Purée, j'aime cette réflexion ! Oui, je partage totalement ton point de vue ! Parfois, quand ça va trop bien, j'ai la fâcheuse tendance à me tirer des balles dans le pied. Les blessures permettent aussi de se poser. Je crois que c’est en tout cas la position à adopter en ces circonstances.

Il y chez toi cette volonté de ne jamais abdiquer et de s’enivrer par et dans l’amour et ce malgré ces années qui passent. L’amour est-il le seul intérêt de la vie ?

Oui, bien sûr ! Inconsciemment, j'écris des chansons qui plaisent aux gens. Elles me permettent aussi de tourner. Mais composer, c’est égoïstement prendre du temps pour soi et soigner ses propres blessures. Ce n'est que de l'amour. Que l’on aime ou que l’on soit aimé, il existe cette petite étincelle. Le mal du siècle, c'est la solitude. Quand personne ne t'aime, tu deviens un fantôme qui ne sert à rien. Tu sais, on vit, on meurt. On s'en fout. La vie n'est pas une caisse d'épargne !

L'amour se consomme et se consume aussi...

Oui, tu as raison, l'amour se consomme et se consume. L'amour, c'est comme un cheval, il traverse notre destin, sans savoir où l'on va. Mais, un jour ou l’autre, il faut lui donner à boire. L'amour, c'est pareil, il faut le nourrir. Vivre cette vie magnifique appartient à mes contradictions et mes difficultés. Je ne peux pas être à mille pour cent ni avec l'être aimé, ni les êtres aimés. J’en déduis que l'amour s'en va, mais lorsque je reviens, il revient. Mais quand je ne suis pas là, il n'est pas là non plus.

Les individus heureux en amour perçoivent-ils le sens de tes chansons ?

Je n'en sais trop rien ! Je crois qu’ils comprennent mes chansons, car il ne s'agit pas de philosophie. J'aime l'idée d'attraper des mots qui m'arrachent le ventre. Ces mots ne sont pas les plus compliqués. Me font-ils du mal ou du bien ? Je pense qu’ils peuvent faire du mal ou du bien aux personnes qui sont à mes côtés. Et puis surtout ce que je vis, d’autres le vivent tous les jours en rencontrant des situations différentes. Certains me témoignent d’événements incroyables et vont percevoir dans mes chansons un contenu que je n’aborde même pas moi-même.
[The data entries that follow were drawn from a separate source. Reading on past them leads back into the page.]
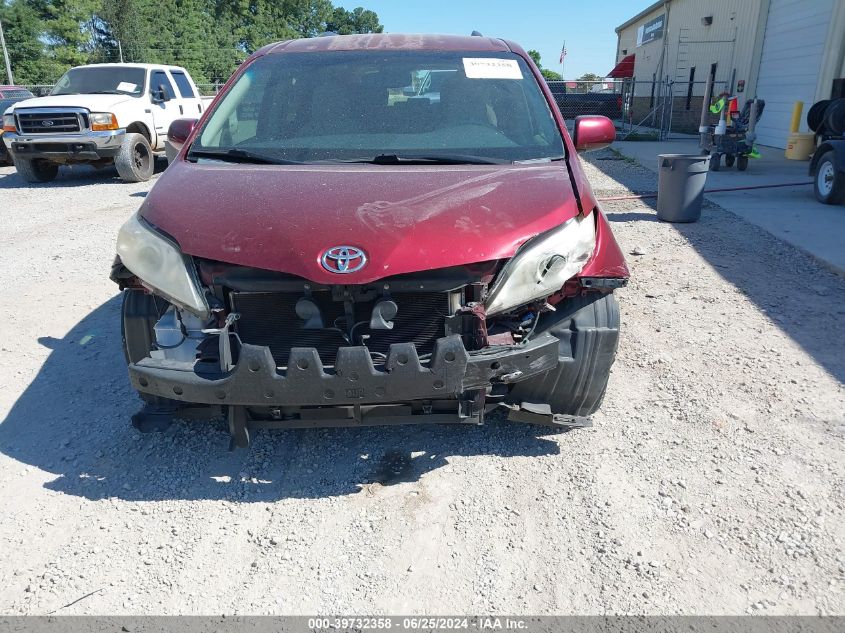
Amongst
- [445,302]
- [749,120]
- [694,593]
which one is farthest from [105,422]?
[749,120]

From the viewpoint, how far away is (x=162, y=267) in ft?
8.53

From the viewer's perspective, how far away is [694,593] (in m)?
2.25

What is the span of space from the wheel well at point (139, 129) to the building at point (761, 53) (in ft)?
36.6

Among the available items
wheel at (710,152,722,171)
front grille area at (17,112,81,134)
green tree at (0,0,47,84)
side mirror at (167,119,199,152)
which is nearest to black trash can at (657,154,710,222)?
wheel at (710,152,722,171)

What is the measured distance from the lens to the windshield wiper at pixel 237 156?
10.6ft

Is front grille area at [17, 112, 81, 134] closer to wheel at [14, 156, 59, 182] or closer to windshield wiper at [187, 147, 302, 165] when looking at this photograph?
wheel at [14, 156, 59, 182]

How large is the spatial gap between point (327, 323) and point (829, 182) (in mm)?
9028

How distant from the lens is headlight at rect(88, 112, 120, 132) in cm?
1084

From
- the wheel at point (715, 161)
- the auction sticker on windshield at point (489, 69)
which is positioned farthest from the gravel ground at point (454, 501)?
the wheel at point (715, 161)

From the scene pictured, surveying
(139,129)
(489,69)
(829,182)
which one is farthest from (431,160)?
(139,129)

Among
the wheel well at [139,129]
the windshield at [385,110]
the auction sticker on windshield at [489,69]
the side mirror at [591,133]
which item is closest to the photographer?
the windshield at [385,110]

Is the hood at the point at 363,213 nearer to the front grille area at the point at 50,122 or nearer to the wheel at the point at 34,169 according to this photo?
the front grille area at the point at 50,122

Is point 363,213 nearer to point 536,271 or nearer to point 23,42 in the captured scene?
point 536,271

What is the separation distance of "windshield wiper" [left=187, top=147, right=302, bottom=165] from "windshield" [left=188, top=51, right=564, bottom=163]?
0.05 feet
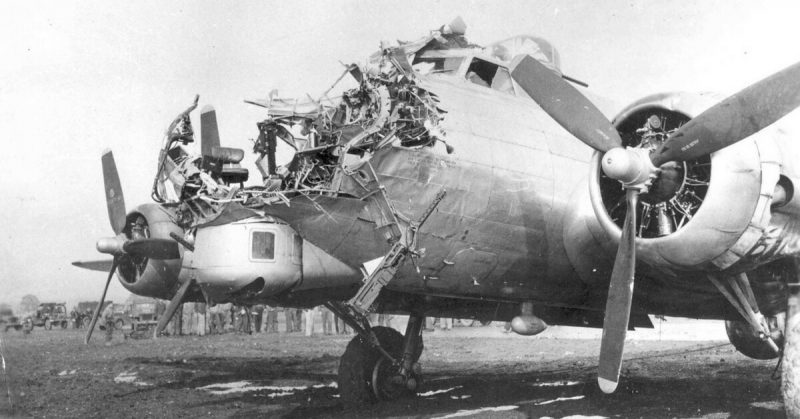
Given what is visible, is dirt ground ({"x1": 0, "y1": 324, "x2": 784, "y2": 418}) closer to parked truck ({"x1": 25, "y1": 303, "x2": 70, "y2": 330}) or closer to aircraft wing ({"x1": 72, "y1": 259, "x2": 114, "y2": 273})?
aircraft wing ({"x1": 72, "y1": 259, "x2": 114, "y2": 273})

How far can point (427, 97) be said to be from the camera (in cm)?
812

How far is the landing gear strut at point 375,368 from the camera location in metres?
9.62

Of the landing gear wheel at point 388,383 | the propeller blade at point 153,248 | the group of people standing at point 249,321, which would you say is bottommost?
the landing gear wheel at point 388,383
J'ai eu la chance de pouvoir écouter ton dernier opus et j’ai l’impression que l’acoustique permet de s’approprier et d’exprimer au mieux cette intimité...

Je partage entièrement ton avis ! Je me suis réveillé un matin, chez moi, avec un tas de chansons. Je suis un très mauvais technicien, alors je dépose mon téléphone, j'allume le dictaphone, je joue du piano et de la guitare et j'y pose ma voix. J'enregistre en compagnie de Julien Lebart, un ami de longue date et un pianiste hors pair, qui a réalisé le disque avec moi. J'adore ce gars, il m'accompagne depuis le début. Il n'est pas présent aujourd'hui. Je n'ai pas envie d’accepter la musique que l'on me propose si elle ne me ressemble pas. Ce matin, j'ai écouté Johnny Cash, Bruce Springsteen (« Nebraska ») ou encore Bob Dylan. J'aimerais que le prochain Cali ressemble à ça. Pour ce disque, j'ai placé le micro à 1m50, j'ai pris l'harmonica et ma guitare. On a fait une prise. Steve Wickham des Waterboys (NDLR : en 2006, Cali était monté sur scène lors du rappel accordé par la bande à Mike Scott, à l’Ancienne Belgique – à lire ou à relire ) est venu y ajouter son violon magique. Un autre ami, de la guitare flamenco. Parfois, il y a de la contrebasse aussi. Le résultat oscille entre des chansons guitare-voix et violon-guitare-voix. Ce que je souhaitais exprimer à travers ce disque, je le murmure encore un peu plus ici. Nous allons bientôt fêter les 20 ans de la sortie de mon premier album, « L'amour parfait ». A côté de cette tournée, une autre s'intitule ‘Ne faites jamais confiance à un cowboy’. Je suis seul sur scène avec ma guitare. Dommage que ce soir, mon groupe et moi n'ayons pas le temps, sinon nous aurions interprété quelques compos. Mes amis sont très rock. Ils ont arrangé les morceaux différemment pour pouvoir être interprétées sur un banc à l’aide d’une guitare.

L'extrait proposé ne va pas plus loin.